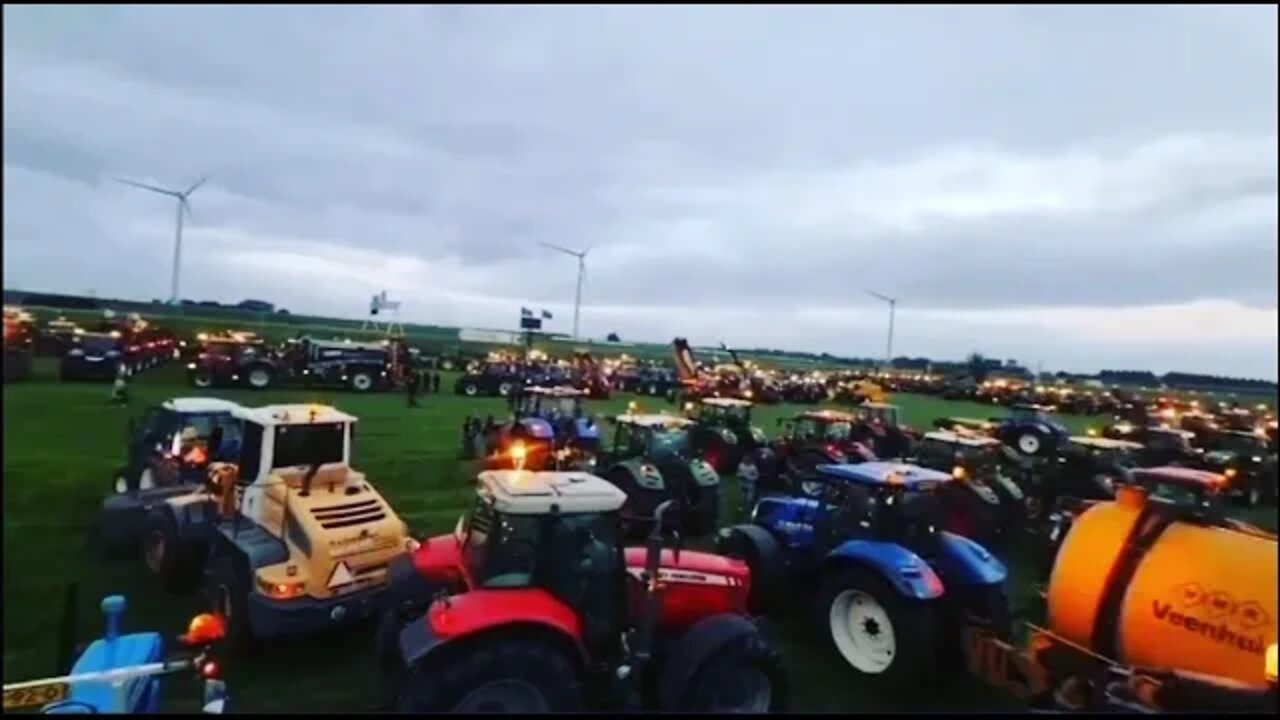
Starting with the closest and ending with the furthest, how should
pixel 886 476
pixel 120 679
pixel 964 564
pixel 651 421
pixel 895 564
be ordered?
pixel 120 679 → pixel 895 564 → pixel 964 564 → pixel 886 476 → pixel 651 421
...
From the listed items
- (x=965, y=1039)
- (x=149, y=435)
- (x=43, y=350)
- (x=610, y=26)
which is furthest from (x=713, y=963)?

Instruction: Rewrite the lines from the one containing "Starting with the" through the one containing "pixel 120 679 →", swapping "closest" for "nearest" and keeping everything else unchanged.

Complete response:
Starting with the nearest and ending with the furthest, how should
pixel 886 476
pixel 120 679
pixel 964 564
pixel 651 421
pixel 895 564
be ordered?
pixel 120 679 → pixel 895 564 → pixel 964 564 → pixel 886 476 → pixel 651 421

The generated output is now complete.